Dataset content
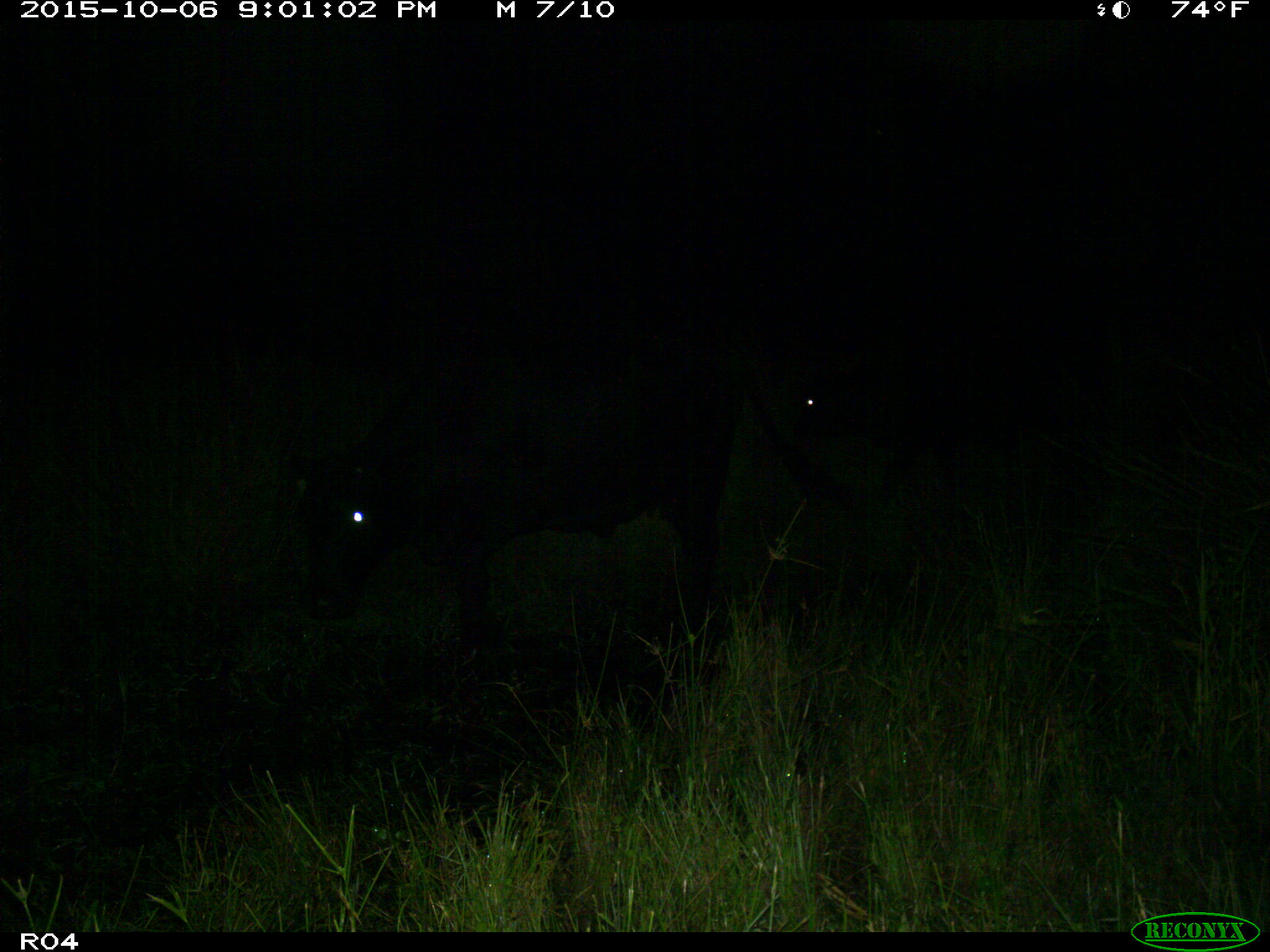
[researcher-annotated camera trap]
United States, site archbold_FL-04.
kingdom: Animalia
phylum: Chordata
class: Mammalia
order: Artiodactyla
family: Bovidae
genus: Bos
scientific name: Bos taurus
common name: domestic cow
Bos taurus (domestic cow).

* * *

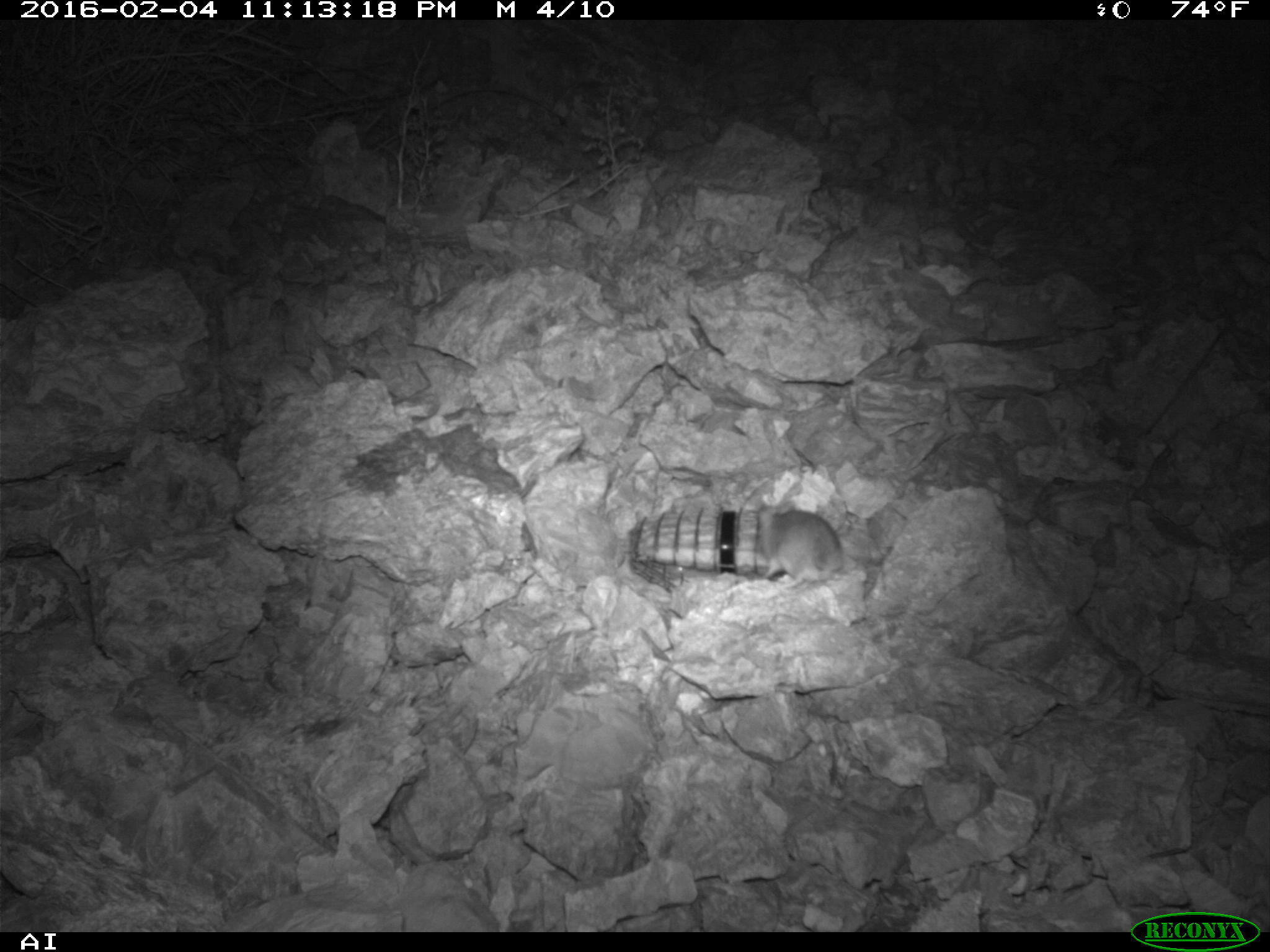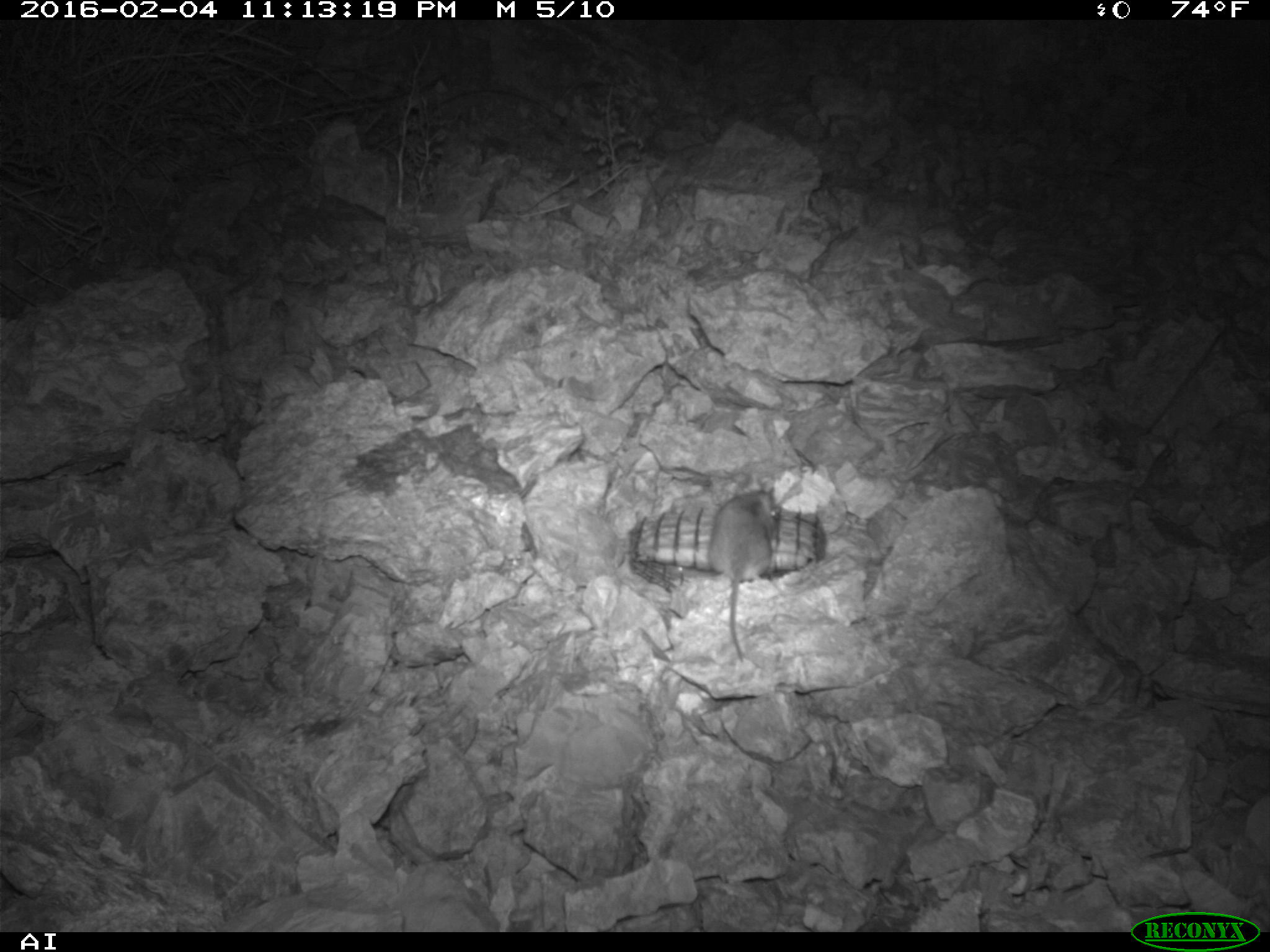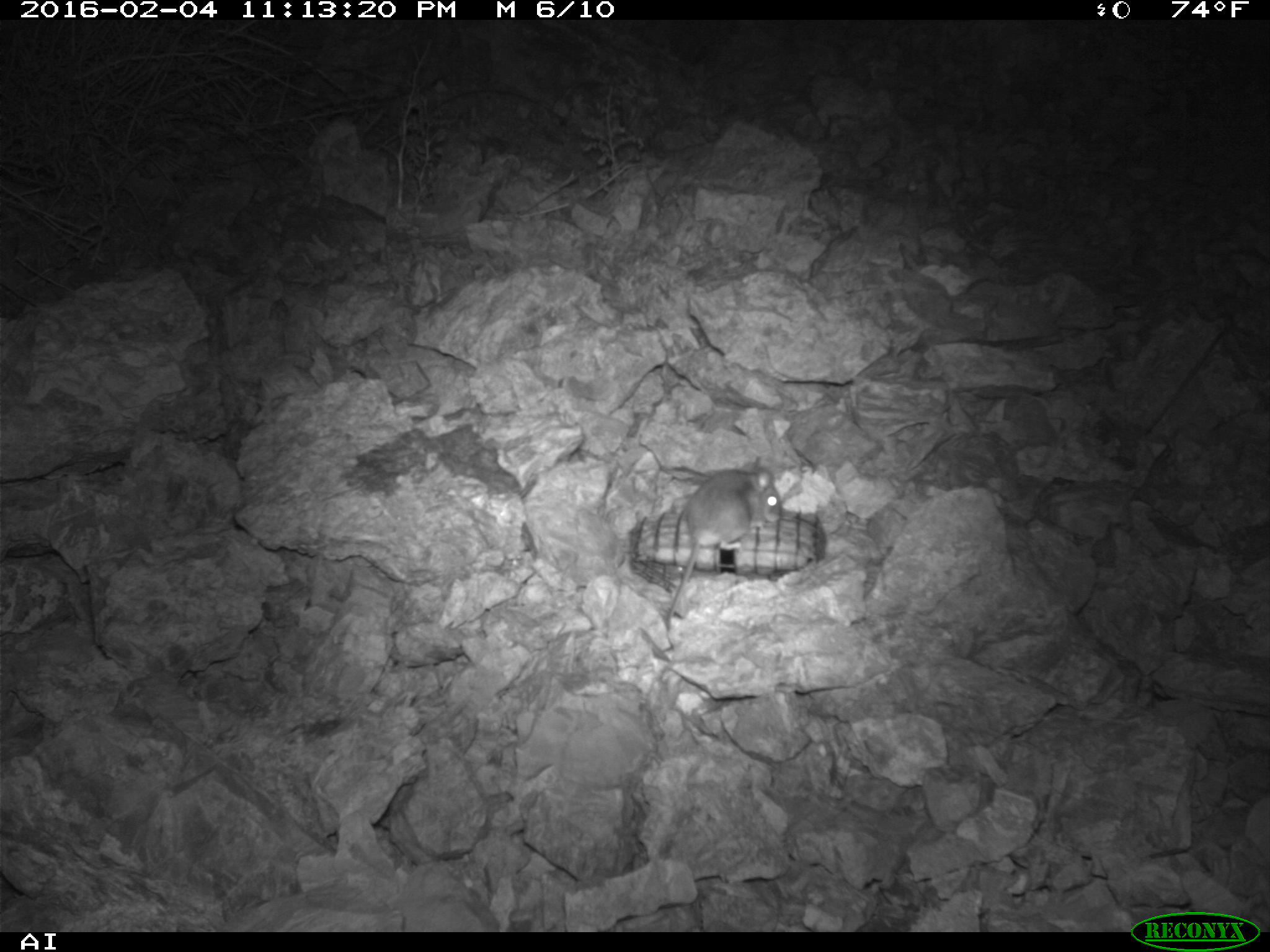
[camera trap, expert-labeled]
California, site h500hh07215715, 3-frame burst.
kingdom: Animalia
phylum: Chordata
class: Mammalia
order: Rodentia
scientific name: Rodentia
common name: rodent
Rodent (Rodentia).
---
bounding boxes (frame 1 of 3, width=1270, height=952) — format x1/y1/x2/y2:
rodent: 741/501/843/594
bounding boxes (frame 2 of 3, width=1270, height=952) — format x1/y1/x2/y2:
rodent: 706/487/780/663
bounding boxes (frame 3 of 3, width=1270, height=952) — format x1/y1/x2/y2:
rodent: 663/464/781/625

What you need to do
Count the lines in the entries where the string "camera" appears, and report only the number.

Result
2